Just this spring, a federal judge in Idaho used that reasoning to allow media access both to Idaho’s execution chamber and to the nearby “Medical Team Room,” a place where government workers assigned to the execution monitor the condemned through closed-circuit audio and video.
But, as statutes show, access often stops at things like recording, at the precise label details about lethal injection drugs, and at the identities of the people involved in an execution. A ban on recording preserves “the order, privacy and solemnity of the proceeding,” the Trump Justice Department explained in 2020 when it refused to change the Code of Federal Regulations to allow greater access to executions. Trump Justice Department lawyers also refused to add the specifics of lethal injection to the regulations or to change the language in a way that would release the identities of those with execution roles, lest those people become targets for “harassment and threats.”
Those Trump Justice Department lawyers found and continue to find support for such line-drawing interpretation of the law from courts throughout the United States. Even that federal appeals court in California opposed access to such information in its 2019 decision. “We did not hold that there is a First Amendment right to examine executions in minute detail,” the court wrote in describing its earlier decisions, “such that witnesses could see the drug labels and the nametags of execution team members.”
All that is why journalism’s requests for access to many things surrounding an execution continue in the 28 jurisdictions that have the death penalty.

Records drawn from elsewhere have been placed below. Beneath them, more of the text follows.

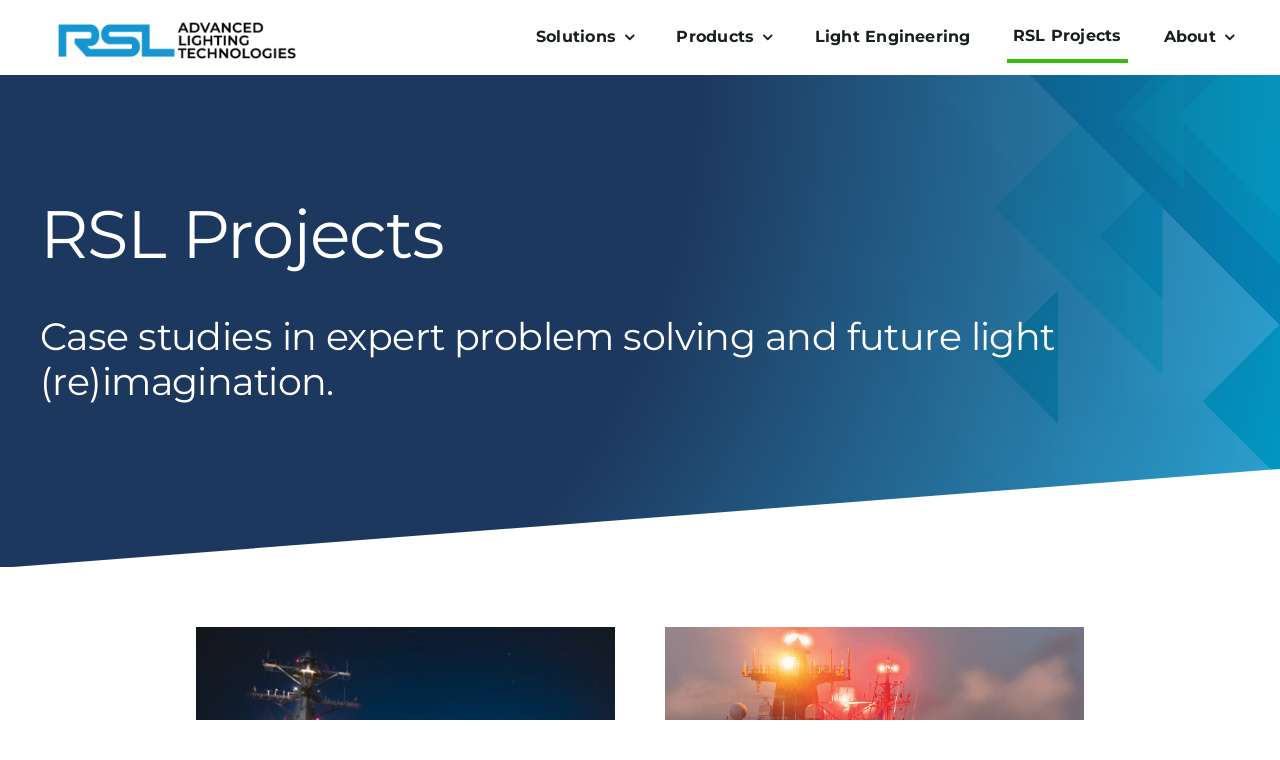

--- FILE ---
content_type: text/javascript
request_url: https://www.rslfibersystems.com/wp-content/themes/Avada/includes/lib/assets/min/js/library/jquery.fade.js
body_size: 64
content:
!function(t){"use strict";t.fn.fusionScroller=function(e){var f=t.extend({type:"opacity",offset:0,endOffset:""},e);t(this).each(function(){var e,i,r,o=this;t(window).on("scroll",function(){var s,l,p,c;e=t(o).offset().top,t("body").hasClass("admin-bar")&&(e=t(o).offset().top-t("#wpadminbar").outerHeight()),0<f.offset&&(e=t(o).offset().top-f.offset),i=t(o).outerHeight(),r=e+i,f.endOffset&&t(f.endOffset).length&&(r=t(f.endOffset).offset().top),(s=t(this).scrollTop())>=e&&s<=r&&(l=(r-s)/i*100,"opacity"===f.type?(p=l/100*1,t(o).css({opacity:p})):"blur"===f.type?(c="blur("+(l=100-l)/100*50+"px)",t(o).css({"-webkit-filter":c,"-ms-filter":c,"-o-filter":c,"-moz-filter":c,filter:c})):"fading_blur"===f.type&&(p=l/100*1,c="blur("+(l=100-l)/100*50+"px)",t(o).css({"-webkit-filter":c,"-ms-filter":c,"-o-filter":c,"-moz-filter":c,filter:c,opacity:p}))),s<e&&("opacity"===f.type?t(o).css({opacity:1}):"blur"===f.type?(c="blur(0px)",t(o).css({"-webkit-filter":c,"-ms-filter":c,"-o-filter":c,"-moz-filter":c,filter:c})):"fading_blur"===f.type&&(c="blur(0px)",t(o).css({opacity:1,"-webkit-filter":c,"-ms-filter":c,"-o-filter":c,"-moz-filter":c,filter:c})))})})}}(jQuery);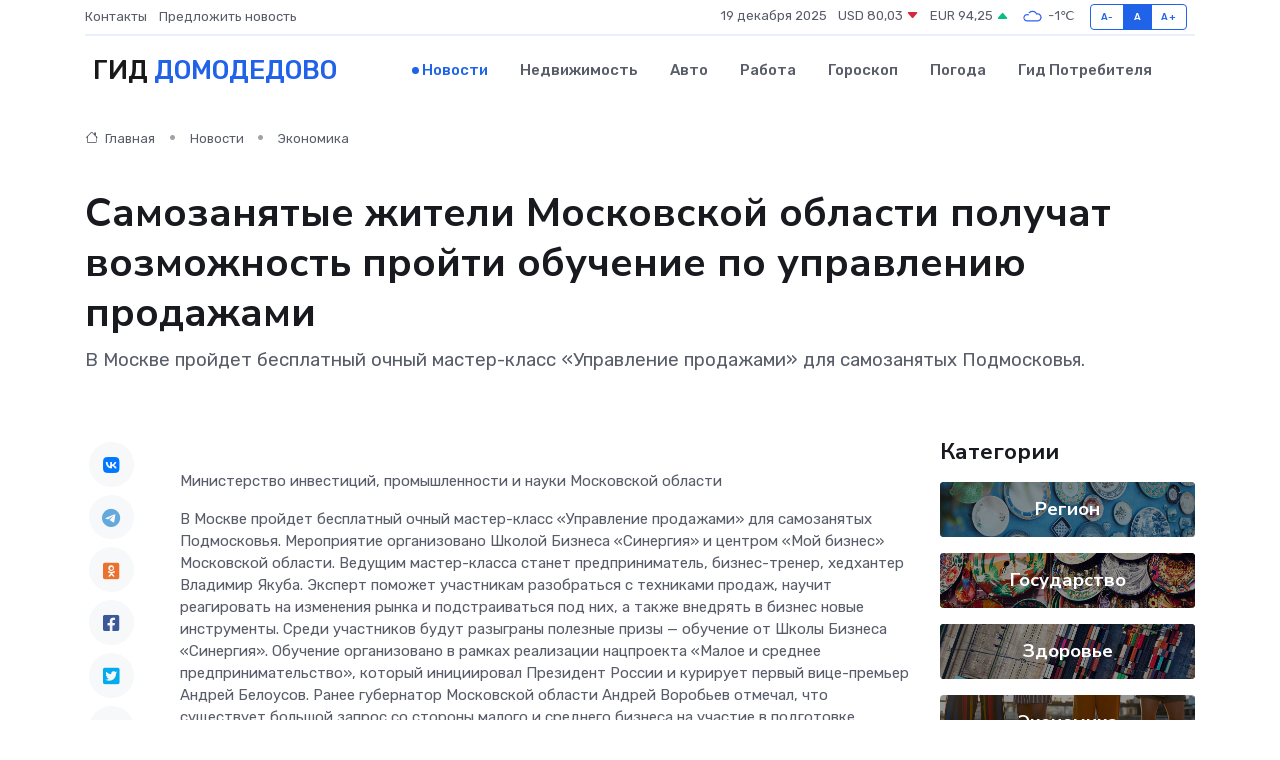

--- FILE ---
content_type: text/html; charset=utf-8
request_url: https://www.google.com/recaptcha/api2/aframe
body_size: 266
content:
<!DOCTYPE HTML><html><head><meta http-equiv="content-type" content="text/html; charset=UTF-8"></head><body><script nonce="AwSnAxBDymzshdMXVnwvlA">/** Anti-fraud and anti-abuse applications only. See google.com/recaptcha */ try{var clients={'sodar':'https://pagead2.googlesyndication.com/pagead/sodar?'};window.addEventListener("message",function(a){try{if(a.source===window.parent){var b=JSON.parse(a.data);var c=clients[b['id']];if(c){var d=document.createElement('img');d.src=c+b['params']+'&rc='+(localStorage.getItem("rc::a")?sessionStorage.getItem("rc::b"):"");window.document.body.appendChild(d);sessionStorage.setItem("rc::e",parseInt(sessionStorage.getItem("rc::e")||0)+1);localStorage.setItem("rc::h",'1766161985882');}}}catch(b){}});window.parent.postMessage("_grecaptcha_ready", "*");}catch(b){}</script></body></html>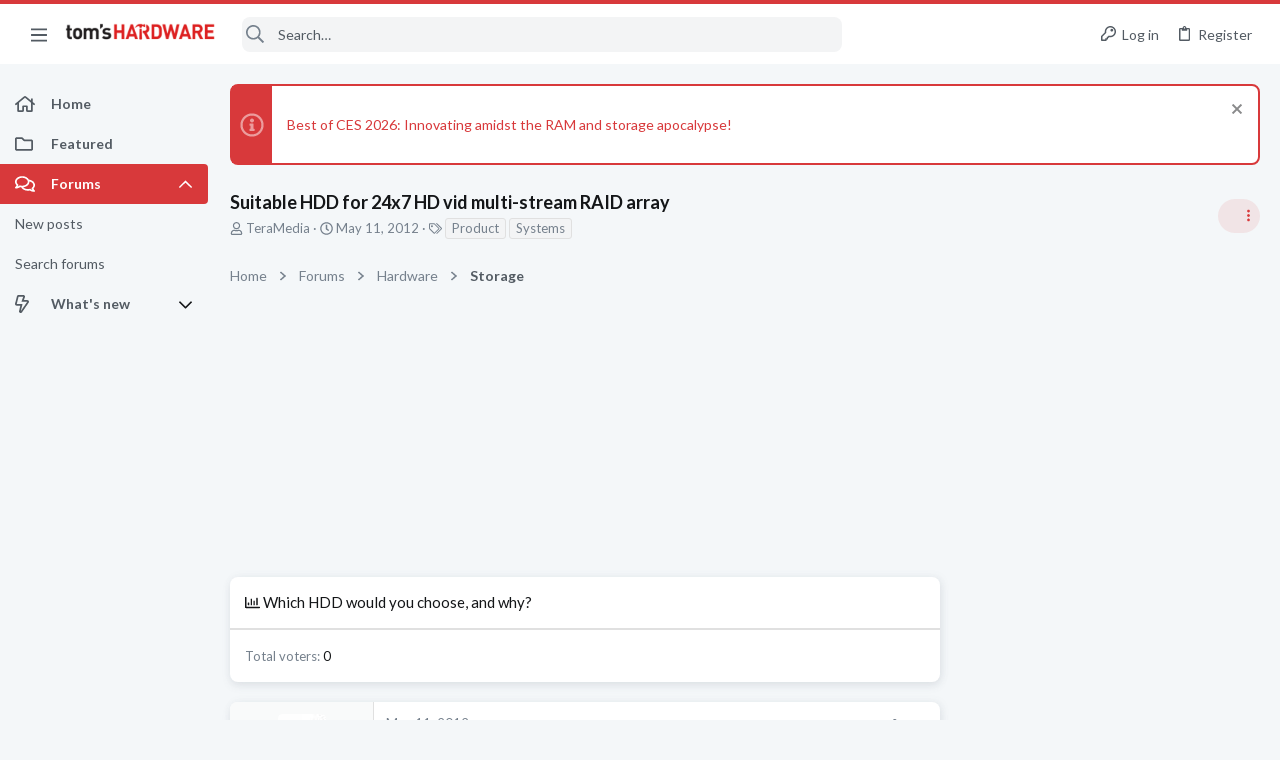

--- FILE ---
content_type: text/css; charset=utf-8
request_url: https://forums.tomshardware.com/css.php?css=public%3Ashare_controls.less&s=21&l=1&d=1756317603&k=9fc5ce428019f16816c7a2a026b0bd1394279ff6
body_size: 799
content:
@charset "UTF-8";

/********* public:share_controls.less ********/
.button-text #icon-passkey-key,.button-text #icon-passkey-head,.button-text #icon-passkey-body{fill:#d8393b !important}.button.button--provider--passkey .button-text{gap:4px}.shareButtons:before,.shareButtons:after{content:" ";display:table}.shareButtons:after{clear:both}.shareButtons--iconic .shareButtons-buttons{display:grid;grid-template-columns:repeat(auto-fill, minmax(35px, 1fr))}.shareButtons-label{float:left;margin-right:3px;color:#76818d;min-height:35px;line-height:35px}.shareButtons-button{float:left;margin-right:3px;padding:6px;color:#76818d;font-size:20px;line-height:20px;white-space:nowrap;min-width:35px;border-radius:4px;background-color:transparent;-webkit-transition: all .2s ease;transition: all .2s ease}.shareButtons-button:last-of-type{margin-right:0}.shareButtons-button:hover{text-decoration:none;color:white}.shareButtons-button>i{display:inline-block;vertical-align:middle}.shareButtons-button>span{font-weight:400;font-size:1.4rem}.shareButtons--iconic .shareButtons-button{text-align:center}.shareButtons--iconic .shareButtons-button>i{min-width:20px}.shareButtons--iconic .shareButtons-button>svg{vertical-align:middle}.shareButtons--iconic .shareButtons-button>span{position:absolute;height:1px;width:1px;margin:-1px;padding:0;border:0;clip:rect(0 0 0 0);overflow:hidden}.shareButtons-button.shareButtons-button--facebook:hover{background-color:#3B5998}.shareButtons-button.shareButtons-button--twitter:hover{background-color:#000000}.shareButtons-button.shareButtons-button--bluesky:hover{background-color:#1185fe}.shareButtons-button.shareButtons-button--pinterest:hover{background-color:#bd081c}.shareButtons-button.shareButtons-button--tumblr:hover{background-color:#35465c}.shareButtons-button.shareButtons-button--reddit:hover{background-color:#FF4500}.shareButtons-button.shareButtons-button--whatsApp:hover{background-color:#25D366}.shareButtons-button.shareButtons-button--linkedin:hover{background-color:#0077B5}.shareButtons-button.shareButtons-button--email:hover{background-color:#1289ff}.shareButtons-button.shareButtons-button--share{cursor:pointer}.shareButtons-button.shareButtons-button--share:hover{background-color:#787878}.shareButtons-button.shareButtons-button--link{cursor:pointer}.shareButtons-button.shareButtons-button--link:hover{background-color:#787878}.shareButtons-button.is-hidden{display:none}.shareInput{margin-bottom:5px}.shareInput:last-child{margin-bottom:0}.shareInput-label{font-size:1.3rem}.shareInput-label:after{content:":"}.shareInput-label.is-sentence:after{content:""}.shareInput-button{color:#d8393b;cursor:pointer}.shareInput-button>i{display:inline-block;vertical-align:middle}.shareInput-button.is-hidden{display:none}.shareInput-input{font-size:1.3rem}@media (max-width:568px){.shareInput-input{font-size:16px}}.shareInput-button.is-hidden+.shareInput-input{border-radius:8px}

--- FILE ---
content_type: image/svg+xml
request_url: https://forums.tomshardware.com/data/medias/svg/Lore%20Keeper.svg
body_size: 289
content:
<svg id="Layer_1" data-name="Layer 1" xmlns="http://www.w3.org/2000/svg" viewBox="0 0 100 100"><title>Lore Keeper</title><path d="M4.93,16.88H15V4C8.43,4,4.93,9.77,4.93,16.88Z"/><path d="M82.55,85.88V23.43C82.55,12.7,73.49,4,62.31,4H17.39V76.57C17.39,87.3,26.45,96,37.63,96H82.55v-.06c6.2-.46,11-3.92,11-10.06ZM76,75H48V69.64H76Zm0-12.16H26V57.48H76Zm0-11.16H26V46.32H76Zm0-11.16H26V35.16H76Zm0-11.16H26V24H76Z"/></svg>

--- FILE ---
content_type: image/svg+xml
request_url: https://forums.tomshardware.com/data/medias/svg/Paragon.svg
body_size: 749
content:
<svg id="Layer_1" data-name="Layer 1" xmlns="http://www.w3.org/2000/svg" viewBox="0 0 100 100"><title>Paragon</title><path d="M2,98C23.66,77.37,54.34,66.51,62.58,64.54a.61.61,0,0,0,0-1.18L49.1,59.82a.91.91,0,0,1,0-1.75L86.76,46.68a.61.61,0,0,0-.14-1.19l-15.83-1a.9.9,0,0,1-.4-1.68c10.94-6.57,20.08-11.46,24.91-14a.6.6,0,0,0-.39-1.13L70.84,32.2a.91.91,0,0,1-.8-1.54L96.26,4.71a.61.61,0,0,0-.7-1L34.27,34.79A34.15,34.15,0,0,0,17.45,54L2,98m0,0H2M43,38.59c-2.05,1.56-4.15,3-6.22,4.52l-6.31,4.38a10.38,10.38,0,0,0-1.37,1A7.84,7.84,0,0,0,28,49.7a8.18,8.18,0,0,0-.84,1.42l-.86,1.72c-1.18,2.27-2.32,4.57-3.55,6.82-2.42,4.52-4.92,9-7.7,13.34,1.66-4.89,3.58-9.64,5.6-14.35,1-2.37,2.06-4.69,3.09-7l.81-1.74A11.6,11.6,0,0,1,25.58,48a11.05,11.05,0,0,1,1.47-1.66A13.08,13.08,0,0,1,28.73,45l6.4-4.25c2.17-1.36,4.3-2.78,6.5-4.1C46,34,50.41,31.36,55,29,51.11,32.39,47.06,35.54,43,38.59Z"/></svg>

--- FILE ---
content_type: image/svg+xml
request_url: https://forums.tomshardware.com/data/medias/svg/Apps_2-Authority.svg
body_size: 804
content:
<svg id="Layer_1" data-name="Layer 1" xmlns="http://www.w3.org/2000/svg" viewBox="0 0 100 100"><title>Apps_2-Authority</title><polygon points="38.75 93.78 34.12 96.38 35.15 91.17 31.25 87.56 36.52 86.94 38.75 82.11 40.98 86.94 46.25 87.56 42.35 91.17 43.38 96.38 38.75 93.78"/><polygon points="61.25 93.78 56.62 96.38 57.65 91.17 53.75 87.56 59.02 86.94 61.25 82.11 63.48 86.94 68.75 87.56 64.85 91.17 65.89 96.38 61.25 93.78"/><rect x="34.6" y="42.25" width="14.16" height="14.96" rx="3.01" ry="3.01"/><rect x="34.6" y="25.05" width="14.16" height="14.96" rx="3" ry="3"/><rect x="51.24" y="42.25" width="14.16" height="14.96" rx="3" ry="3"/><rect x="51.24" y="25.05" width="14.16" height="14.96" rx="3" ry="3"/><path d="M68.82,4.23H31.18a4.44,4.44,0,0,0-4.43,4.42v65A4.44,4.44,0,0,0,31.18,78H68.82a4.44,4.44,0,0,0,4.43-4.43v-65A4.44,4.44,0,0,0,68.82,4.23ZM46,6.66H54V9H46Zm9.58,68H44.46V72.67H55.54Zm13.84-4H30.62v-59H69.38Z"/></svg>

--- FILE ---
content_type: image/svg+xml
request_url: https://forums.tomshardware.com/data/medias/svg/Sentinel.svg
body_size: 1182
content:
<svg id="Layer_1" data-name="Layer 1" xmlns="http://www.w3.org/2000/svg" viewBox="0 0 100 100"><title>Sentinel</title><path d="M37.08,6.59,19.63,12.94C10.87,16.12,5.17,23.55,5.17,31.79V90.72A3.56,3.56,0,0,0,9,94H45.41a3.24,3.24,0,0,0,3.48-2.92v-78C48.89,8,42.66,4.56,37.08,6.59Zm6,78.84a2.52,2.52,0,0,1-2.56,2.48H13.74A2.77,2.77,0,0,1,11,85.13V35.06A17.36,17.36,0,0,1,21.59,19L34.4,13.65a6.2,6.2,0,0,1,8.68,5.53Z"/><path d="M81.54,12.94,64.09,6.59C58.51,4.56,52.28,8,52.28,13.1v78A3.24,3.24,0,0,0,55.76,94H92.22A3.56,3.56,0,0,0,96,90.72V31.79C96,23.55,90.3,16.12,81.54,12.94ZM90,85.13a2.77,2.77,0,0,1-2.77,2.78H60.47a2.52,2.52,0,0,1-2.56-2.48V19.18a6.19,6.19,0,0,1,8.67-5.53L79.39,19A17.37,17.37,0,0,1,90,35.06Z"/><rect x="28.67" y="12.77" width="4" height="76.4"/><rect x="36" y="11.8" width="4" height="77.36"/><rect x="14" y="18.57" width="4" height="70.59"/><rect x="21.33" y="14.7" width="4" height="74.46"/><rect x="68.33" y="12.77" width="4" height="76.4" transform="translate(140.67 101.93) rotate(-180)"/><rect x="61" y="11.8" width="4" height="77.36" transform="translate(126 100.97) rotate(-180)"/><rect x="83" y="18.57" width="4" height="70.59" transform="translate(170 107.74) rotate(-180)"/><rect x="75.67" y="14.7" width="4" height="74.46" transform="translate(155.33 103.87) rotate(-180)"/></svg>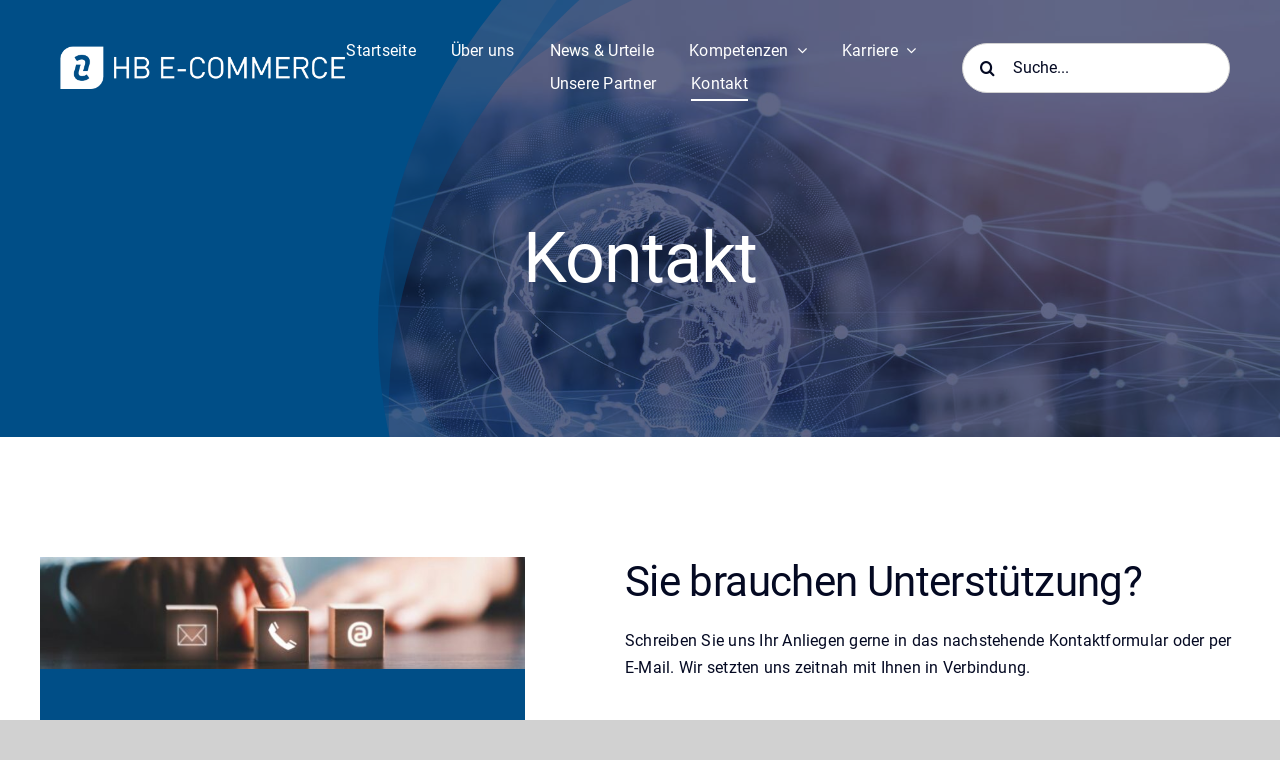

--- FILE ---
content_type: text/html; charset=UTF-8
request_url: https://www.hb-ecommerce.eu/wp-admin/admin-ajax.php
body_size: -230
content:
<input type="hidden" id="fusion-form-nonce-1741" name="fusion-form-nonce-1741" value="8dad4d8d59" />

--- FILE ---
content_type: text/css
request_url: https://www.hb-ecommerce.eu/wp-content/themes/Kanzlei/style.css?ver=6.9
body_size: 57
content:
/*
Theme Name: Kanzlei
Description: Child theme for Avada theme
Author: Dionic
Author URI: https://www.dionic.de
Template: Avada
Version: 1.0.0
Text Domain:  Avada
*/
body::after{
    position:absolute; width:0; height:0; overflow:hidden; z-index:-1; // hide images
    content:
        url("https://www.hb-ecommerce.eu/wp-content/uploads/2023/06/leipzig.jpg") 
        url("https://www.hb-ecommerce.eu/wp-content/uploads/2023/06/rechtsgebiete-hb-ecom.jpg") 
        url("https://www.hb-ecommerce.eu/wp-content/uploads/2023/06/hb-ecommerce.jpg"); 
 }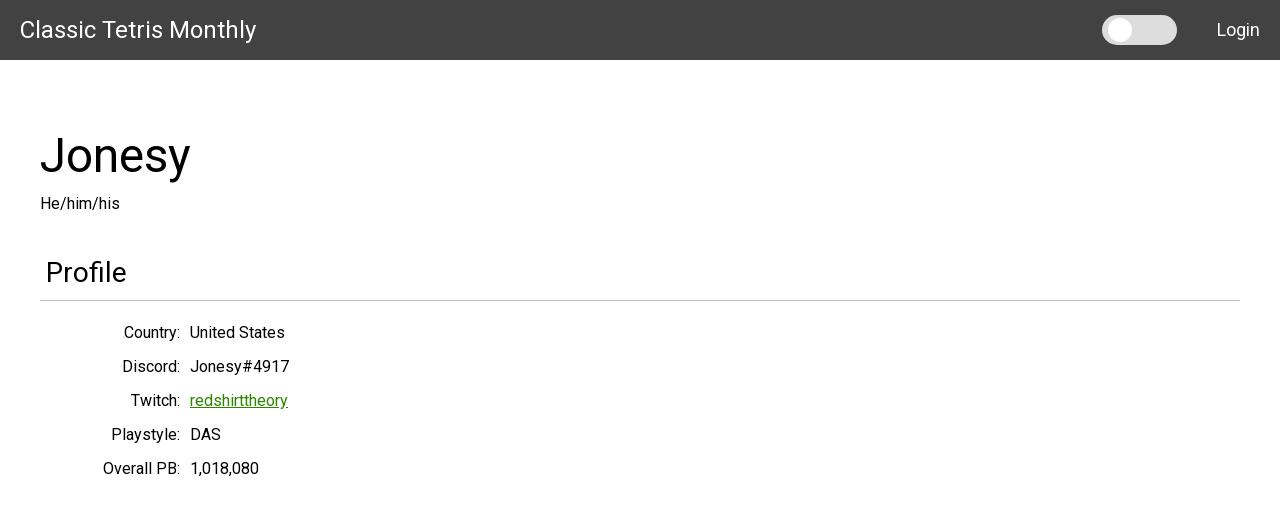

--- FILE ---
content_type: text/html; charset=utf-8
request_url: https://go.ctm.gg/user/redshirttheory/
body_size: 1221
content:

New York State, where Ruth Snyder died in the electric chair in 1928, is not one of those places. New York does not have the death penalty. Here, the perfect right-of-access story would be that the jarring image of Ruth Snyder put a halt to New York’s use of the electric chair. Instead, it took the state until 1963 to stop its executions and until 2004 to officially abolish the death penalty.
Still, even today, there’s a power to that photograph and that coverage of Ruth Snyder’s execution, and it’s hard to believe that what the Daily News called its “vividness of reporting” didn’t help sway public opinion. Put another way, a journalist’s perspective offers a glimpse at what an execution really means in a way that 18 United States Code Section 3596—“Implementation of a sentence of death”—simply can’t. “Her helmeted head is stiffened in death,” the Daily News wrote about Ruth Snyder’s execution, “an electrode strapped to her bare right leg.”
And there it is, just below the hem of her fashionable dress.